Horticulturalist Claire Bickle shows us a simple way to garden on the cheap - instead of always buying new, try taking cuttings from your own plants, a neighbour or a friend.

One way to save money when it comes to gardening is to propagate your own plants. Whether propagating from a seed or a cutting, it is far more cost effective than buying established plants. Once you have some practice with simple propagation techniques it will be a lifelong skill.

Indoor plants, perennial shrubs, ground covers, trees – there’s so many plants that you can propagate via cutting.

Types of cutting/vegetative propagation

There are three types of cuttings:

  • Softwood cuttings – these will still bend and move.
  • Semi-hardwood cuttings – these stems will be slightly firmer and more rigid.
  • Hardwood cuttings – these are generally the stems of deciduous plants, taken when they’re completely dormant. They will be very firm with little to no bending.

When to cut?

When it comes to the timing of taking and striking soft wood and semi-hardwood cuttings there is no one rule that fits all, but generally throughout the warmer months is a good time. This is when plants are actively putting on new growth.
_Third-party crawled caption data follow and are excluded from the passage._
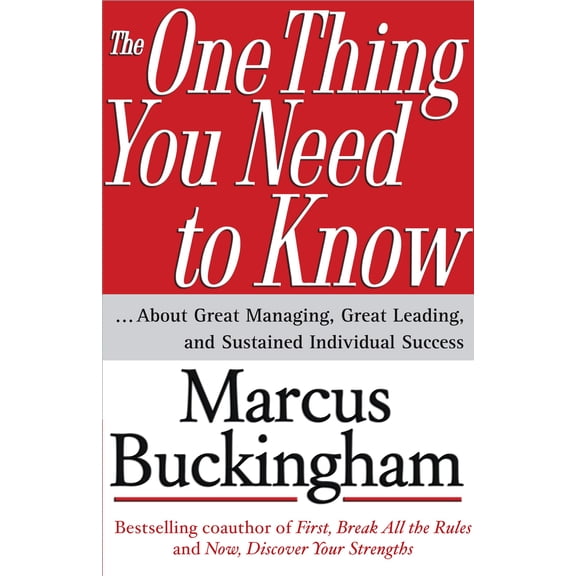 The One Thing You Need to Know : ... About Great Managing, Great Leading, and Sustained Individual Success (Hardcover)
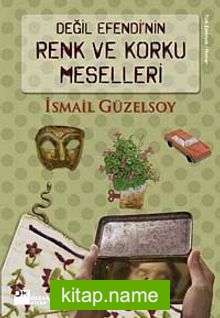 Değil Efendi’nin Renk ve Korku Meselleri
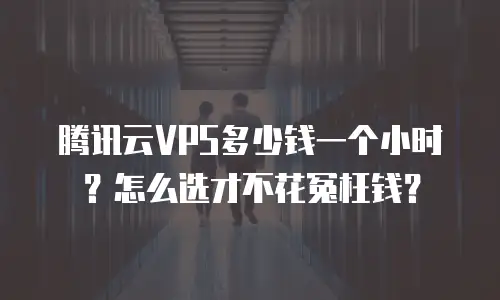 腾讯云VPS多少钱一个小时？怎么选才不花冤枉钱？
However, hardwood cuttings of deciduous plants are best taken in winter when they are most dormant.

What you’ll need

  • Cutting and striking mix or propagating sand, not potting mix.
  • Pots or trays to put cuttings in.
  • Sharp secateurs for taking plant-cutting material.
  • Plant cuttings
  • Cutting and striking gel, powder and liquid. Prefer to keep it organic? Use honey instead.

How to strike cuttings

  1. Fill up your tray or small pots with a propagation mix.
  2. Make holes with a dibber, about an inch deep. This ensures no damage occurs to the cutting base and that no rooting powder or gel is wiped off when inserted into the mix.
  3. Take your cuttings from active growing areas. Cut just below a node, this is located just under the leaf stem. Make the cuttings around 4 inches long. Strip off the lower leaves and reduce the size of any of the top leaves if they are large.
  4. Dip the end of the cutting in some rooting hormone powder or gel or even honey. This will help stimulate new roots.
  5. Plant your cuttings into the holes in your prepared in your tray or pot. Cover the holes with enough soil to hold the cutting upright and in place.
  6. Water and keep moist but not wet. Place cutting containers in a sheltered location out of the wind, rain or harsh sun.

Remember that:

  • Hardwood cuttings are best taken in winter.
  • Softwood cuttings can be taken sometimes as tip cuttings. This works well with rosemary, lavender and a variety of other perennials and native plants.

Once roots have set out

If you lightly tug on your cuttings after a few weeks you will be able to tell if they have set out roots. They will probably be actively growing new shoots and quite often, if you wait a little longer, you will see roots at the base of the pot’s drainage holes.

This will be a sign that your cuttings are ready to pot with a general potting mix and fertiliser. From here you can then plant it out into the garden or keep it in your pot.